6) Com referência à correcção referente a alegados custos não documentados no valor de € 89.176,39, a mesma é também ilegal, na medida em que não existe qualquer diferença entre os valores constantes dos Documentos de suporte e do Diário de Movimentos apresentados pela RECORRENTE e os valores constantes dos Extractos da Conta de Custos, uma vez que:

a) Em relação ao lançamento 50 020, houve um mero lapso na numeração do último documento de Maio e no primeiro documento de Junho, aos quais foi atribuído o mesmo número, i.e., o 50020.
Este lançamento, no valor de € 109.747,06 (Esc. 22 002 310) foi correctamente efectuado e é de Maio e não de Junho como por erro foi considerado no RELATÓRIO pelos Serviços de inspecção.

b) no que respeita ao lançamento 50 005, no valor de € 60.354,55 (Esc. 12.100.000) «(…) foi primeiro feito um documento de € 95.724,30 (Esc. 19.191.000) e deve-se ter chegado à conclusão de que esta provisão (…) era excessiva (…) reduzindo-se o valor da provisão para € 60.354,55, mas não se tendo, por lapso, substituído o documento interno de suporte a tal lançamento, que continuou a indicar o valor de € 95.724,30. (…)», tratando-se de um lapso quanto ao documento de suporte ao lançamento realizado.

Em ambos os casos descritos nas al. a) e b) precedentes estamos perante provisões, que à semelhança do que aconteceu em relação a todas as outras provisões para custos de serviços contabilizadas na conta 221, por contrapartida da conta de custos da classe 6, do POC foram anuladas em Dezembro, conforme resulta evidente da análise do extracto de conta corrente junto aos autos, não tendo qualquer impacto no resultado fiscal apurado no exercício.

7) Com referência à correcção referente a alegados custos não documentados no valor de € 89.176,39, a mesma é também ilegal, na medida em a RECORRENTE não omitiu proveitos no montante total de € 14.721,31, pois dispõe de facturas nesse mesmo montante, as quais se encontram (todas) lançadas na respectiva conta de proveitos 721 – Prestações de Serviços.

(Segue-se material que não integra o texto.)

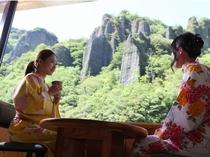 全客室より奇岩、柱石と木々たちの大パノラマの絶景!!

8) Com referência à correcção referente a alegados custos não devidamente documentados, no montante total de € 81.515,10, a presente correcção enferma do vicio de falta de fundamentação por parte da Administração Fiscal, em violação do disposto no Art.º 74º da LGT, devendo ser anulada com todas as legais consequências.

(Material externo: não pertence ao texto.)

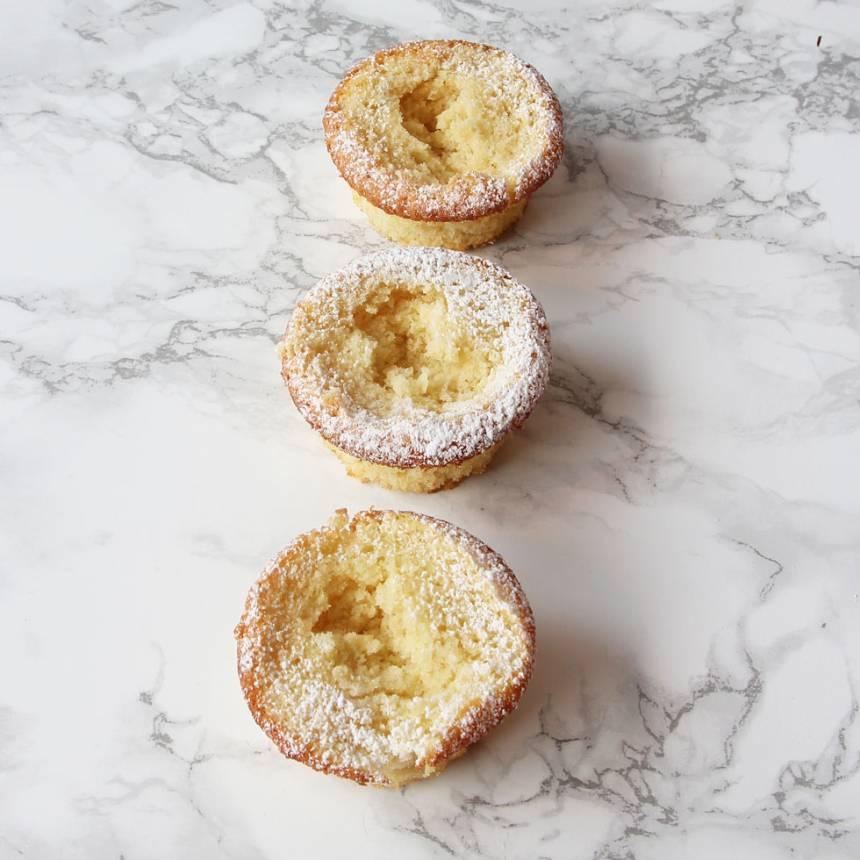 5. Skär av topparna på muffinsarna till lock. Gröp ur lite innanmäte i underdelen.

9) Com referência ao imposto liquidado referente aos encargos sujeitos a tributação autónoma no montante de € 185.409,18 (€ 158.656,27 + € 26.752,92), a sua correção/liquidação é ilegal porque:

a) € 158.656,27: a importância de € 528.854,22 correspondente ao ‘reembolso dos médicos’ efectuado pela RECORRENTE em caso de cancelamento dos serviços (viagens) por parte dos médicos não é uma despesa confidencial porque da sua contabilidade, cuja credibilidade não foi questionada, resulta clara a natureza e fidelidade das despesas, bem como a quem foram pagas, estando tais despesas suportadas documentalmente

b) € 26.752,92: o montante de € 89.176,39 está devidamente suportado contabilisticamente, e, nessa medida, deve ser considerado como custo elegível do exercício, pelo que jamais poderá estar sujeito a tributação autónoma, pois que não estão verificados os pressupostos legais para a qualificação da mesma como custo não documentado.

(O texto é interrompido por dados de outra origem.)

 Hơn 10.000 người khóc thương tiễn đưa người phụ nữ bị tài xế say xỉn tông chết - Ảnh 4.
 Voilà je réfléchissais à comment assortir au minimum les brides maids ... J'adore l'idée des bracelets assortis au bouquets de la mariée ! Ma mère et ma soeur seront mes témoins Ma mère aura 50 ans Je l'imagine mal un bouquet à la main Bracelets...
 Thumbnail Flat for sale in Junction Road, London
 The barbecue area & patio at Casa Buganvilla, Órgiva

NESTES TERMOS E NOS MAIS DO DIREITO APLICÁVEL E SEMPRE COM O MUI DOUTO SUPRIMENTO DE VOSSAS EXCELÊNCIAS, VENERANDOS JUÍZES DESEMBARGADORES, DEVE O PRESENTE RECURSO COLHER PROVIMENTO, REVOGANDO-SE A DECISÃO ORA SOB RECURSO, COM OS FUNDAMENTOS SUPRA APRESENTADOS, ANULE A SENTENÇA PROFERIDA PELO TRIBUNAL A QUO, QUE JULGOU TOTALMENTE IMPROCEDENTE O PEDIDO DEDUZIDO PELA RECORRENTE, COM AS NECESSÁRIAS CONSEQUÊNCIAS LEGAIS.
DESTA FORMA, SERÁ FEITA A ESPERADA JUSTIÇA!”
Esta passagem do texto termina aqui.